Rz: Plotka jest coraz częściej stosowana w walce politycznej. Czy to skuteczna broń?
Joanna Gepfert:
W ostatnich latach mamy do czynienia z reaktywacją znaczenia plotki w życiu publicznym. Wchodzi ona w próżnię powstałą po wycofaniu bezpodstawnych oskarżeń z arsenału walki politycznej. Obecne ustawodawstwo jest bowiem surowe dla osób pomawiających. Plotkowanie jest więc metodą pozwalającą na uniknięcie przykrych konsekwencji prawnych. Zachowuje jednocześnie walor skuteczności. Za pomocą plotki można bowiem poważnie zaszkodzić wizerunkowi osoby będącej jej obiektem.
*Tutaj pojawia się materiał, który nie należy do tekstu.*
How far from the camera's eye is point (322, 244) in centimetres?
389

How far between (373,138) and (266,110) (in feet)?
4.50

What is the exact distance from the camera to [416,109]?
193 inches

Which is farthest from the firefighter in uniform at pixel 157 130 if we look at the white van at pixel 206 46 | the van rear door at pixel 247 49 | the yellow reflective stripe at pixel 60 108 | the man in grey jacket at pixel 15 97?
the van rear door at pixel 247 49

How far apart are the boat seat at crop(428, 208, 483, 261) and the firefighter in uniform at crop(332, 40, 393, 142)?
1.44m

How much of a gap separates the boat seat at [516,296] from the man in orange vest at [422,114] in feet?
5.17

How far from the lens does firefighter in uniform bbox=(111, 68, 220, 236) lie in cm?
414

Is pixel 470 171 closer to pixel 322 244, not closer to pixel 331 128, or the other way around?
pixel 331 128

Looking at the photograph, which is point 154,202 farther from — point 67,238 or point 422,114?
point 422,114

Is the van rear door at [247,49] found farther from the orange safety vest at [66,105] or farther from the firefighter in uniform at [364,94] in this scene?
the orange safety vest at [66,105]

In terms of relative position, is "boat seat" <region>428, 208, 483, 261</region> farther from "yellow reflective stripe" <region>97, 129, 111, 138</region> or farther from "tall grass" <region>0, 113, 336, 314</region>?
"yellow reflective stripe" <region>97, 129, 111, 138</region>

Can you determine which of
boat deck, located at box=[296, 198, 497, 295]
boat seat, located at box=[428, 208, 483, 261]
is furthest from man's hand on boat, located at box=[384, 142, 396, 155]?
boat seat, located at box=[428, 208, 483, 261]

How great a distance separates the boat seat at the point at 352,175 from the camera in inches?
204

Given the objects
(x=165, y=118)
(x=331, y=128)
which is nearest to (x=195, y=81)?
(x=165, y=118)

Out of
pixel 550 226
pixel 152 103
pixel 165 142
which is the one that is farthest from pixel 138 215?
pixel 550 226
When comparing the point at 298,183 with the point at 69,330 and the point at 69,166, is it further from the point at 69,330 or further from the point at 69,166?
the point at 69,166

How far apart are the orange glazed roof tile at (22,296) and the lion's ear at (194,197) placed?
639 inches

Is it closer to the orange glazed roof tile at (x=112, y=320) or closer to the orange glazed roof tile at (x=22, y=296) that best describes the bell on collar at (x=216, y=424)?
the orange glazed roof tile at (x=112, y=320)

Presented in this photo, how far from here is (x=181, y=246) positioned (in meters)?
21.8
Jest to możliwe dlatego, że opinia publiczna ma skłonność do dawania wiary plotkom. Wynika to z zapotrzebowania na negatywne informacje o politykach oraz ogólnej nieufności wobec klasy politycznej. Kiedy już plotka pójdzie w obieg, działa na zasadzie: nieważne, czy ukradł czy jemu ukradli, ważne, że był zamieszany w kradzież.
Na ile rozsiewanie pogłosek jest dziełem nieszkodliwych plotkarzy niskiego szczebla, a na ile specjalistów od czarnego PR?
Dawniej mieliśmy do czynienia głównie z domorosłymi plotkarzami i spontanicznym rozprzestrzenianiem się pogłosek. Obecnie nastąpiła profesjonalizacja wykorzystania plotki w polityce. Jest ona elementem większości partyjnych kampanii marketingowych. Żadna partia oczywiście się do tego nie przyzna.